The eval harness scores generated questions against hand-labeled gold using jaccard-over-tokens + a kind-match floor.

Baseline (v0.2, May 2026)

On a 38-case hand-labeled gold subset: mean overlap@3 = 0.283, kind-match (any of top-3) = 50%. Strongest slice: domain-context at 0.397.

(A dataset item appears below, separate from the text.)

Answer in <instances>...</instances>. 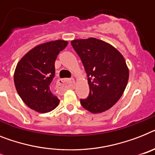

Full results, methodology, per-kind breakdown, limitations, and reproduction in SHIP.md.

Architecture

prompt-guard/
├── src/
│   ├── index.ts                     # main PromptGuard class (static-context path)
│   ├── checks/                      # check registry pattern
│   │   ├── registry.ts
│   │   ├── types.ts
│   │   ├── files.ts                 # one file per check
│   │   ├── tests.ts
│   │   ├── criteria.ts
│   │   ├── constraints.ts
│   │   ├── local-env.ts
│   │   ├── context-window.ts
│   │   └── corpus-clarify.ts        # MVP-3 corpus-grounded check
│   ├── corpus/
│   │   ├── schema.ts                # SQLite schema + FTS5
│   │   ├── db.ts                    # opener + migrations
│   │   ├── reader.ts                # BM25 retrieval (CorpusReader)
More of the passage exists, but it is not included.